§ **Texte fourni**
Du côté des autres partenaires européens, Mariano Rajoy apparaissait trop affaibli et isolé en Espagne pour peser suffisamment dans les discussions et Matteo Renzi, bien que favorable au traité, trop tenu par les échéances électorales et entravé par les difficultés financières de l’Italie. « La Hongrie ou la Slovaquie étaient beaucoup plus proches de la France, la République tchèque ou la Croatie étaient au contraire beaucoup plus favorables à l’accord, les Scandinaves prêts à signer tandis que la Pologne restait fluctuante en raison de l’importance de l’alliance militaire avec les Etats-Unis », confie un proche du dossier. Parmi les grands acteurs des négociations, David Cameron au Royaume-Uni était sans doute celui qui avait le plus intérêt à parvenir à un accord, compte tenu du risque de Brexit. Barack Obama ayant menacé de maintenir « le Royaume-Uni en queue de peloton » dans les futures négociations commerciales en cas de majorité pour le « leave », Cameron n’avait pas manqué d’insister sur les avantages économiques promis par l’accord pour en faire un argument contre la sortie de l’Union. Les électeurs britanniques s’étant finalement prononcés pour elle, l’administration Obama ne pouvait guère être plus définitivement convaincue de l’échec final du TTIP.

§ **Consigne**
D'après le texte fourni, quel acteur des négociations avait sans doute le plus intérêt à parvenir à un accord ? Le matériel qui suit n'a aucun lien avec le texte fourni.

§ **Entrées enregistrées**

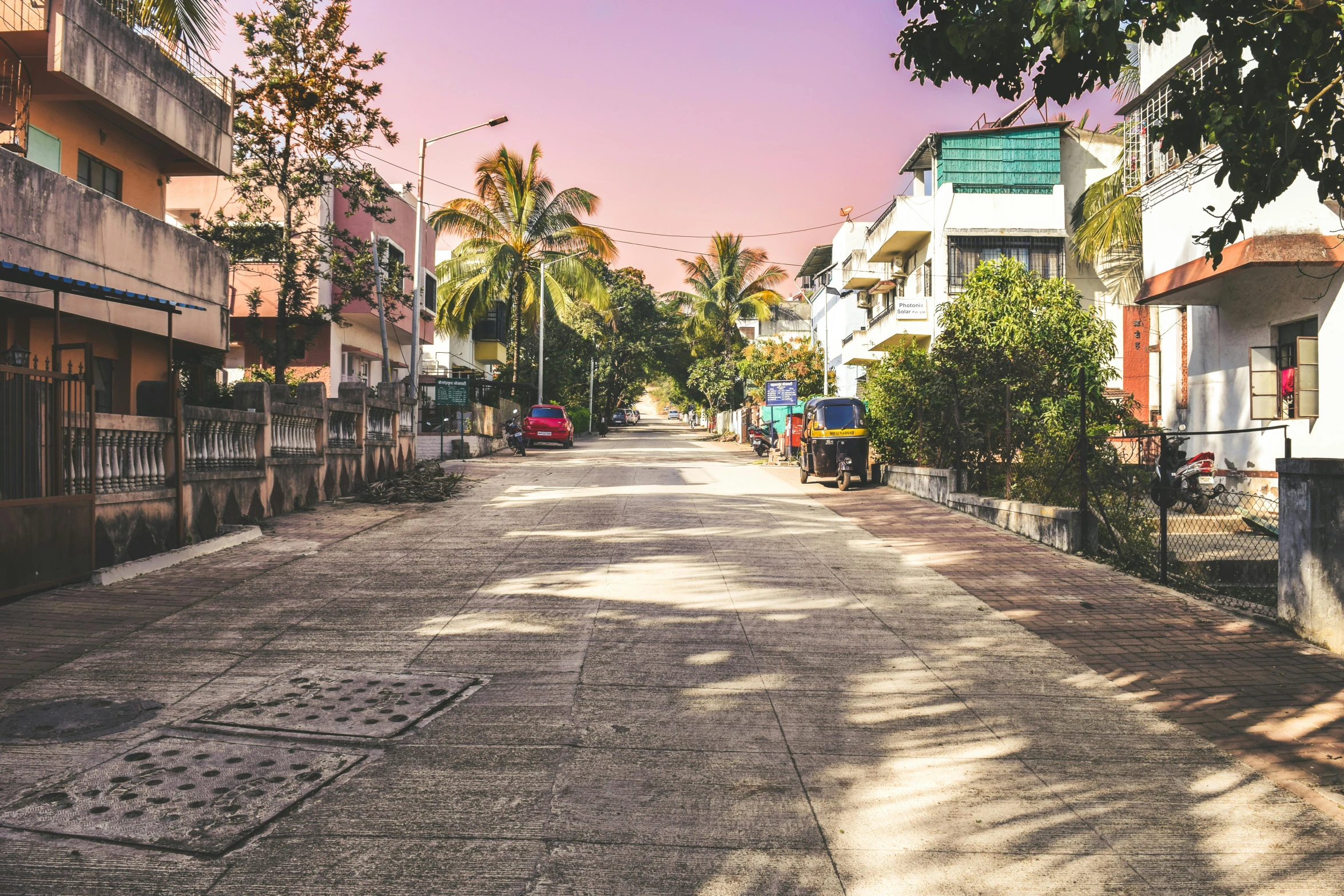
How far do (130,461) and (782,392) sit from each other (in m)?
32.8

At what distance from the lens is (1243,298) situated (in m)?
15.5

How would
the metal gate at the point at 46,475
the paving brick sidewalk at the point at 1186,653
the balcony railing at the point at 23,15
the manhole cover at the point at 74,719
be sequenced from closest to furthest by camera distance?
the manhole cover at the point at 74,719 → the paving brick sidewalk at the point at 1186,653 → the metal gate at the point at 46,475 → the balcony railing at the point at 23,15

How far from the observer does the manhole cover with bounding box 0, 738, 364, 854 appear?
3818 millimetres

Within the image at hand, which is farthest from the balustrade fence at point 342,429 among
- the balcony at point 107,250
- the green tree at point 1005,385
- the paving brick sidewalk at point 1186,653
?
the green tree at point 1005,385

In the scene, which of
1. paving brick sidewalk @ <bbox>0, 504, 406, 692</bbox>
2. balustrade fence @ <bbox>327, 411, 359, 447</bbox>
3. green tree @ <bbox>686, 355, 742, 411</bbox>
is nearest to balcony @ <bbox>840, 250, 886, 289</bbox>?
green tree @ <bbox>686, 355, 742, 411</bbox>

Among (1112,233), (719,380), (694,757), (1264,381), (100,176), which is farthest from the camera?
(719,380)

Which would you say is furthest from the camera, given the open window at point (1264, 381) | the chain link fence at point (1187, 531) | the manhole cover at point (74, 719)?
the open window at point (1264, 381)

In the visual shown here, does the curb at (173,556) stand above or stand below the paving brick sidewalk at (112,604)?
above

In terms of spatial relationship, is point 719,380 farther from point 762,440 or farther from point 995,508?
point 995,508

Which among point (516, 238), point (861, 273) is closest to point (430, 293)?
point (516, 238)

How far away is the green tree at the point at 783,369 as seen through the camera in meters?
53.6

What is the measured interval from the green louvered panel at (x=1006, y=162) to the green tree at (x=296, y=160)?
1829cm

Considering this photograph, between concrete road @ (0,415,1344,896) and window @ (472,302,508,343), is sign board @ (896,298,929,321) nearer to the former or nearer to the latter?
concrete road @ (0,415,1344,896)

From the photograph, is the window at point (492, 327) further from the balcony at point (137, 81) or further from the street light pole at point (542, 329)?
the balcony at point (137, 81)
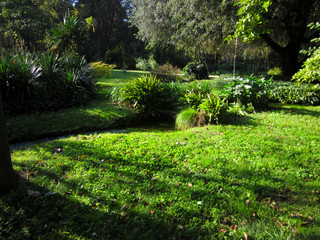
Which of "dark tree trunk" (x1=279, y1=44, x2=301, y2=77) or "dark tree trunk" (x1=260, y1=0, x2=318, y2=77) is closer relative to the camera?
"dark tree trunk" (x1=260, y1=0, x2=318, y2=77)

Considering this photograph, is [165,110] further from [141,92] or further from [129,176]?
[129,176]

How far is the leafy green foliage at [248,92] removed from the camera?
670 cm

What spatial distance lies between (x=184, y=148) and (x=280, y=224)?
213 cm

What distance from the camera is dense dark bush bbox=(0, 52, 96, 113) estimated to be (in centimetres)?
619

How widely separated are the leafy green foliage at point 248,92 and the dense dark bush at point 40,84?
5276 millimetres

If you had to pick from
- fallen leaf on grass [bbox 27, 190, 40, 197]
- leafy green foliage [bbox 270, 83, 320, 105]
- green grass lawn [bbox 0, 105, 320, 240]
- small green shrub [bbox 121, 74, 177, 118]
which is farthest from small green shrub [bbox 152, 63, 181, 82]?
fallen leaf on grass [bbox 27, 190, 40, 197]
* * *
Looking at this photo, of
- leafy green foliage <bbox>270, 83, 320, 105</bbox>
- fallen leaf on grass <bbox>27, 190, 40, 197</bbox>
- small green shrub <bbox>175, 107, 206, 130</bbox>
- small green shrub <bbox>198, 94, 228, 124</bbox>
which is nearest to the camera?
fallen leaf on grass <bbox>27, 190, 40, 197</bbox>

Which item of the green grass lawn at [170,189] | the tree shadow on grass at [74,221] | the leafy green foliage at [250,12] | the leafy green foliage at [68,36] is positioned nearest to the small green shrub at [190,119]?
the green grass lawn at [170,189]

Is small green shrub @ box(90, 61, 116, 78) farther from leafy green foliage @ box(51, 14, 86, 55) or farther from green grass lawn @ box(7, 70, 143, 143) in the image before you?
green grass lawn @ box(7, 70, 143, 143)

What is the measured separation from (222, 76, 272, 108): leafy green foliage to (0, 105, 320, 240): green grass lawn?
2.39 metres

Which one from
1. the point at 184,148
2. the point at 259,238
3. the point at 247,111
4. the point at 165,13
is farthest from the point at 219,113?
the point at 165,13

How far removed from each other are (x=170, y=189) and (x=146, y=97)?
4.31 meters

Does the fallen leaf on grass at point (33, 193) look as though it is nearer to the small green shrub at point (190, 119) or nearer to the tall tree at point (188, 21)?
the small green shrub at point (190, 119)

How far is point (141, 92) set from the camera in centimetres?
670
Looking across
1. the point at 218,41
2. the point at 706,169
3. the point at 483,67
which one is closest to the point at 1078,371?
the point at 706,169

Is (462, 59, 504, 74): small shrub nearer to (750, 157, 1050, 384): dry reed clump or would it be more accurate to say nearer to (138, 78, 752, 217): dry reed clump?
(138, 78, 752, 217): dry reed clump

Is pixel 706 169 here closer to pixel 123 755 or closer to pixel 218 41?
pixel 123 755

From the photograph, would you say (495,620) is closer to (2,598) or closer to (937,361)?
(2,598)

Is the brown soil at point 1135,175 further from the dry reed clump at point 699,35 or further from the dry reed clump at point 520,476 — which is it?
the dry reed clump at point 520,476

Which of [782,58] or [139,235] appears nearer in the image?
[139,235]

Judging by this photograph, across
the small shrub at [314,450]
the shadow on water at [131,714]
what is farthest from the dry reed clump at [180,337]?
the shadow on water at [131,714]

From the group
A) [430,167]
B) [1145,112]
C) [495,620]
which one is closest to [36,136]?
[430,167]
---
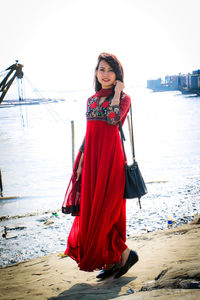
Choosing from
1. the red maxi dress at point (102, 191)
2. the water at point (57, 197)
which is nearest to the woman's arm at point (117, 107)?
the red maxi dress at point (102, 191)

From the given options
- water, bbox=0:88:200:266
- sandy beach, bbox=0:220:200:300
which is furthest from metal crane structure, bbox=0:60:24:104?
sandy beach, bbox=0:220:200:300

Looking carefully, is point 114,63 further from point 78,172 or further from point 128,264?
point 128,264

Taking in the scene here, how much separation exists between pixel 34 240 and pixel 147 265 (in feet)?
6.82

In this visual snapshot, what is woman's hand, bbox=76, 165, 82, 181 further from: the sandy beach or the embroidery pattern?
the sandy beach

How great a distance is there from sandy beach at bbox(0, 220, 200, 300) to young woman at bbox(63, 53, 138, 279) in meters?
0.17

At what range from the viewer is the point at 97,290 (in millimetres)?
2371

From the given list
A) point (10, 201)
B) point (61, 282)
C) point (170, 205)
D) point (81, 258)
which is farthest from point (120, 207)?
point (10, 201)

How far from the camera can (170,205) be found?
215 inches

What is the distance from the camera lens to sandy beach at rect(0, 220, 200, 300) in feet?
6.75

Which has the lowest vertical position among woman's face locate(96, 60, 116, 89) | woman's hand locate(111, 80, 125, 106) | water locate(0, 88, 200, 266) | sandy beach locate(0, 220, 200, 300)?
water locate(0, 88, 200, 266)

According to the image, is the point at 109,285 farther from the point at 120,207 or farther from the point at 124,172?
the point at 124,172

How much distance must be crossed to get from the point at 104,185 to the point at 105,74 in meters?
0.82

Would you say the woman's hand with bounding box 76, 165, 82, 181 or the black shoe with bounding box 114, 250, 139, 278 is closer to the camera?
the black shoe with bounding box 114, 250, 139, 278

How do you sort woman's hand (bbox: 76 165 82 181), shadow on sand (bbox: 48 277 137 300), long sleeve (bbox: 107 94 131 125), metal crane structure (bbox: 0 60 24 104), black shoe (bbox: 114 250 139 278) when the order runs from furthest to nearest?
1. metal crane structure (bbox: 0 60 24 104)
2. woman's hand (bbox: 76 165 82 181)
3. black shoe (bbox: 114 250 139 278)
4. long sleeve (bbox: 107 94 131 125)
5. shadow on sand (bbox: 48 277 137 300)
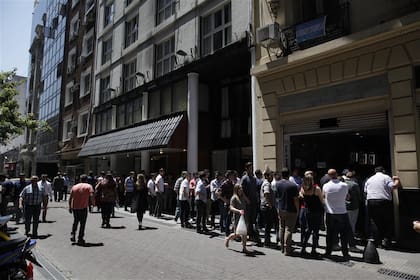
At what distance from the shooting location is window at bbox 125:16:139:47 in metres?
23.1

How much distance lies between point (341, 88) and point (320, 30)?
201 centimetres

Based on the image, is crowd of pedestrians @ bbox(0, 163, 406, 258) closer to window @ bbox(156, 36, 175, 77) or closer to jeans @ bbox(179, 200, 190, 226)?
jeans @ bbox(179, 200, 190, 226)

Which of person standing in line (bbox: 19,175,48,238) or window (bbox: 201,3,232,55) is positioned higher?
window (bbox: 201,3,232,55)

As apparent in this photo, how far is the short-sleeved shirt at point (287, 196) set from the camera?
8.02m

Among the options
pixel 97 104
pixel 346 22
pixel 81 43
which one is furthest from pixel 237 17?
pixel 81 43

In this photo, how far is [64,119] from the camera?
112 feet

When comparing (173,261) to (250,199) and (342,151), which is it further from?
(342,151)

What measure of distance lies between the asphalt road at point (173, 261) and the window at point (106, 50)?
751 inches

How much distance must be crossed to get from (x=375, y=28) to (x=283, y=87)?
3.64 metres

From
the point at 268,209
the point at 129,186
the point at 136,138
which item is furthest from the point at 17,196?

§ **Résultat attendu**
David Cameron, au Royaume-Uni, compte tenu du risque de Brexit.